___ Provided information ___

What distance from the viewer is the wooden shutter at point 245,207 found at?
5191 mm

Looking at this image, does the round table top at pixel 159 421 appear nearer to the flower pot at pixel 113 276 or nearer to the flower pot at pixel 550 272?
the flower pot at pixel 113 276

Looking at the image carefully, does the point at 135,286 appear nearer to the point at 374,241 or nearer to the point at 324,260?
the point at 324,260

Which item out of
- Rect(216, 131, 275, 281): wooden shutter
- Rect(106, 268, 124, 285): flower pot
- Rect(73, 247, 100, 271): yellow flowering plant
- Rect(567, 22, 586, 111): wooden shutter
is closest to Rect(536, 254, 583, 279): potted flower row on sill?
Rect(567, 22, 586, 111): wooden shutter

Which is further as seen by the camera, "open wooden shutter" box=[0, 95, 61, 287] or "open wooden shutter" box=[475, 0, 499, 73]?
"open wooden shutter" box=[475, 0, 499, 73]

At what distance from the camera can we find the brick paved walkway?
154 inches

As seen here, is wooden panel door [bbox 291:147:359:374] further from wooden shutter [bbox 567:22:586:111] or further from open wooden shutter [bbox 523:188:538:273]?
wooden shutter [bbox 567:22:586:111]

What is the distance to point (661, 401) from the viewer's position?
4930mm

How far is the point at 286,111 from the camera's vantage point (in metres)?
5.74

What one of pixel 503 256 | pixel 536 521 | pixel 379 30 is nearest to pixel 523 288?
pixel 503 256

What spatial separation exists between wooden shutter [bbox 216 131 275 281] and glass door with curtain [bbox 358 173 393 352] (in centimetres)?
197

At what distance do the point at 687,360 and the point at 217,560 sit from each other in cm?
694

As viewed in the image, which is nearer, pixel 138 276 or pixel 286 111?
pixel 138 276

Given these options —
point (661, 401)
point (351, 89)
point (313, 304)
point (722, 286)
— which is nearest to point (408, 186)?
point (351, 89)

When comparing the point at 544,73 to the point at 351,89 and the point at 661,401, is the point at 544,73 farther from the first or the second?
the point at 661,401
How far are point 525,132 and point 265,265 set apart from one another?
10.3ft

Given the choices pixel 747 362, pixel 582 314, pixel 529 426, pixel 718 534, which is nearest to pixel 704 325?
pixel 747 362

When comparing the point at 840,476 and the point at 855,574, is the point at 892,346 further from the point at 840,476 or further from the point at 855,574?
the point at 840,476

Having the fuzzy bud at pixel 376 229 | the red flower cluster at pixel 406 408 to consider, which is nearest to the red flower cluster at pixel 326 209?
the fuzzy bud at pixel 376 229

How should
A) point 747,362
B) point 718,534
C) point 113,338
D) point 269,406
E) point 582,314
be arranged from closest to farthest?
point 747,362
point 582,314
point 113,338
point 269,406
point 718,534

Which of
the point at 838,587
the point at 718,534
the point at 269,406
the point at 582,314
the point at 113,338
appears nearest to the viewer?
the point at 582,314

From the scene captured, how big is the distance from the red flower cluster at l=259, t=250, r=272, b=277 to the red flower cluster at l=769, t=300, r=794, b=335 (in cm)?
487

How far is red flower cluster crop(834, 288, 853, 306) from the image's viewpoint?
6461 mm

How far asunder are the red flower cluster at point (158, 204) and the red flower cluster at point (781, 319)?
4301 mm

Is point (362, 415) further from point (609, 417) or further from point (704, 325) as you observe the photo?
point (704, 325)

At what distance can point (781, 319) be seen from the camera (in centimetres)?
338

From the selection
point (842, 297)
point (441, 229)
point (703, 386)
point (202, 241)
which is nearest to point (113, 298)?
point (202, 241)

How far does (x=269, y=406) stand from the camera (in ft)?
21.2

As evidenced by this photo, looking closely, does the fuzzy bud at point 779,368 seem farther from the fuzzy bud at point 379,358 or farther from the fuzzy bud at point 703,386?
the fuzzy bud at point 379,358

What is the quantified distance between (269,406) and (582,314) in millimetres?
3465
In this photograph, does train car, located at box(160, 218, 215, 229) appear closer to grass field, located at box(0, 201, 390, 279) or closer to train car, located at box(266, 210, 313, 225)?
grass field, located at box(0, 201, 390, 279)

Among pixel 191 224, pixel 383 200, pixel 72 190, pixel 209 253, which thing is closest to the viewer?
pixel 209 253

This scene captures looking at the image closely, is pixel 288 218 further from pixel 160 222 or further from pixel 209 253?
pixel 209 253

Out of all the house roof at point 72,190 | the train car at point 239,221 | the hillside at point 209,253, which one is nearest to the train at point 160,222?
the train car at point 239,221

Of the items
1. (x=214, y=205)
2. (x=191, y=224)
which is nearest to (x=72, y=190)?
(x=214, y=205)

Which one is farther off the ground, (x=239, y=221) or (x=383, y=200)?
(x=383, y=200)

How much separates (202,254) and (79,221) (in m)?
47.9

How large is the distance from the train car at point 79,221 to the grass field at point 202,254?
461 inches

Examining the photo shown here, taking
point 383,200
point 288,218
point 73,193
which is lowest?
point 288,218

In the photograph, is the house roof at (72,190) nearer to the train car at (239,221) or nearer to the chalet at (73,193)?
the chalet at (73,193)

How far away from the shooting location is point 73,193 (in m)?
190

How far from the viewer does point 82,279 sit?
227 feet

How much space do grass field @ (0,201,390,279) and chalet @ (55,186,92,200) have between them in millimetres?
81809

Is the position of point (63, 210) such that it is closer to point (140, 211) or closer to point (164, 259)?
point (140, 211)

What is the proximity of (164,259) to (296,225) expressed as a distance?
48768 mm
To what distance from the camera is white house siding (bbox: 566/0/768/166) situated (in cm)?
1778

___

## Exercise instructions
Please report every line in the records above that contains the string "cluster".

## Complete output
Having the fuzzy bud at pixel 376 229 | the red flower cluster at pixel 406 408 to consider, which is nearest to the red flower cluster at pixel 326 209?
From the scene captured, how big is the distance from the red flower cluster at l=259, t=250, r=272, b=277 to the red flower cluster at l=769, t=300, r=794, b=335 (in cm)?
How far is red flower cluster crop(834, 288, 853, 306) from the image's viewpoint?
How far asunder are the red flower cluster at point (158, 204) and the red flower cluster at point (781, 319)?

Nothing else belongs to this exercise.